I'm more partial to caesar IV, zeus, and civilization which are more games than simulations but who's keeping score
Wikipedia calls them "games," and there's an important distinction between "games" and "instructional simulations."
Simulations are constructed to promote the acquisition of defined expertise--a form of DI.
Games provide an "experience," but gawd only knows what anyone learns.
It's instructiopathic--to coin a new word. That is, the learning is dependent upon the individual playing the game.
Some of us don't just talk the talk; we walk the walk. I teach high school physics.
I plan to teach high school math when I retire in two years.
The article points up a belief being perpetuated in ed school--at least with respect to math teaching. There are "mere exercises" and there are "real problems". The background info that Ken D says was missing from the assignment would be considered "mere exercises". The coffee shop made from a Frappucino cup would be deemed part of "problem solving". Another term thrown around is "inauthentic work". The background info, although begrudgingly deemed necessary, is called "inauthentic".
Very good points, Barry. Your examples go to the heart of why many kids don't learn how to do math.
Don't you just love those Ed courses you have to take to get "Certified"?
I call you a "Grinch," and I'm an angry parent? My whole comment was intended to be light-hearted. You can't post what an angry parent would say.
And as far as taking sides or coming to the defense of this silly project, puhleeze (Jason note).
Lighten up. Every issue is not World War III.
Cody I tool your comment as a joke which is what my comment was supposed to be as well.
This brings up what I like to call the "fallacy of engagement", which can be stated as this: "If an activity genuinely engages students, then it must be educational." I don't think that is the case at all. There are many, many activities that are intensely engaging to kids, but are anything but educational. There are also many activities that are engaging but only of marginal educational benefit. And among those many activities of genuine educational benefit, trade offs must be made. Engaging in one project or activity involves an opportunity cost.

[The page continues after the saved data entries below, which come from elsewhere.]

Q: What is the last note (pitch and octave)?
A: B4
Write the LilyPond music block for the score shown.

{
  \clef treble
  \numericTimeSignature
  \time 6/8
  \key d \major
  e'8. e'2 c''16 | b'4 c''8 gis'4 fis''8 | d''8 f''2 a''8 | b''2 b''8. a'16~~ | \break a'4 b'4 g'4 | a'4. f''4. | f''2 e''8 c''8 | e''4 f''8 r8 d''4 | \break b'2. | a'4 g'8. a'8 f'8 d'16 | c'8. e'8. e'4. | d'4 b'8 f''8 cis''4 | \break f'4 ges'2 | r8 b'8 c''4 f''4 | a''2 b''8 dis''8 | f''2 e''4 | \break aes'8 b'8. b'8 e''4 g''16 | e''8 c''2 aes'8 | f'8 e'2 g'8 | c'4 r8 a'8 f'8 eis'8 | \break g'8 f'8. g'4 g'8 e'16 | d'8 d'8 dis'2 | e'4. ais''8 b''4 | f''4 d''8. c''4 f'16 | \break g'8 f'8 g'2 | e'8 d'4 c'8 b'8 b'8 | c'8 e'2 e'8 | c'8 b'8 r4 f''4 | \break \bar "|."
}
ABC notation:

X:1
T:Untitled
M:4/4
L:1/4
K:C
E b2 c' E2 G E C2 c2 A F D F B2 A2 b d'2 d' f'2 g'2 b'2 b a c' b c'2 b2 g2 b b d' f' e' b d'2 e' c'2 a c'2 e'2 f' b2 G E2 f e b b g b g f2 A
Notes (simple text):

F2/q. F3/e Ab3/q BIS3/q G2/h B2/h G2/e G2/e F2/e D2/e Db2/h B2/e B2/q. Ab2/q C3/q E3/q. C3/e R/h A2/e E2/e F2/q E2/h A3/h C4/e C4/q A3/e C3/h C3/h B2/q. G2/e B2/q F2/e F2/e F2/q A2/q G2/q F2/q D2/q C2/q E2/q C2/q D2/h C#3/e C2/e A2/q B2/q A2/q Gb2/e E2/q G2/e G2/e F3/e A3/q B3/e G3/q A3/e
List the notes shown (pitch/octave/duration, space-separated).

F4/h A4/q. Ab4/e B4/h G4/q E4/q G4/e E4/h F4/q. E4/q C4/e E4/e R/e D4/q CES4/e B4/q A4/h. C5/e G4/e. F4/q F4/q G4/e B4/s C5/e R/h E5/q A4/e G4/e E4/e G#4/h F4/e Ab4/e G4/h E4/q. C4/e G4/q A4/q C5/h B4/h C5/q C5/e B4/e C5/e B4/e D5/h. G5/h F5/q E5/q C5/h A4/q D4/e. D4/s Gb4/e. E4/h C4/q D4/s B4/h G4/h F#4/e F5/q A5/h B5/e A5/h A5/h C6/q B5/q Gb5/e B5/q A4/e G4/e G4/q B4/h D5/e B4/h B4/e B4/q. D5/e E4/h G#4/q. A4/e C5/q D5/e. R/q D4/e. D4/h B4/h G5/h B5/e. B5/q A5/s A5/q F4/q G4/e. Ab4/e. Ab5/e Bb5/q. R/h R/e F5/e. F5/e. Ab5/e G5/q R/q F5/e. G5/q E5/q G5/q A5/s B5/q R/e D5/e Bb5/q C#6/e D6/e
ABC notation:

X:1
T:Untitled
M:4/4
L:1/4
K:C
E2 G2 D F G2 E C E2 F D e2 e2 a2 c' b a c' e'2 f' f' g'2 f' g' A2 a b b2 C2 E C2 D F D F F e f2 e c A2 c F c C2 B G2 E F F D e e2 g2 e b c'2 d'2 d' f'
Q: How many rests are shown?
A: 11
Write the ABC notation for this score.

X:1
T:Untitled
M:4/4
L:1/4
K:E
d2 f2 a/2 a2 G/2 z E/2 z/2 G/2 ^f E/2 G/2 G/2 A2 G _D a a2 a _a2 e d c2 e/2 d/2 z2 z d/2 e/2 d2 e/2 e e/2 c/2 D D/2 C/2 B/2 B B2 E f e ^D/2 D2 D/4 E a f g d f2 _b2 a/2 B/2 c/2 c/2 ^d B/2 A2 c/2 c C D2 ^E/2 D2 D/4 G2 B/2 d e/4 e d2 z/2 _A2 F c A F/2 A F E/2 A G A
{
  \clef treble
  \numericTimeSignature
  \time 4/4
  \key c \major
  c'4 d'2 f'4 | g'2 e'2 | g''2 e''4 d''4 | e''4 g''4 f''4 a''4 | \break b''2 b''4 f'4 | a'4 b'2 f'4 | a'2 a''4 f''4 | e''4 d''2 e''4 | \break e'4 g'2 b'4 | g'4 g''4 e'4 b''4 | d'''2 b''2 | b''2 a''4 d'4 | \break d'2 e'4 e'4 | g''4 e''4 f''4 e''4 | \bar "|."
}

I also happen to think many activities of the most educational value are those hum drum, mundane, everyday activities that teachers have always used. A well designed, or well chosen, worksheet can be highly productive. "Going over the lesson", with a reasonably competent teacher in charge, can be highly productive. Being motivated by the usual sticks and carrots used by schools also has great educational benefit.
I developed this idea of engagement versus education worth a little bit more in an article on my website about what should be included in the math curriculum. Here's a link.
When I observe a teacher, I look for explicit evidence of engagement on the part of students, but I also look for other things: whether or not students are engaged in academic activity, whether or not the lesson aligns with curricular expectations, and the extent to which students are challenged to think critically about content.
I absolutely agree with you that engagement in and of itself does not constitute learning, but disengagement can cancel out just about everything else.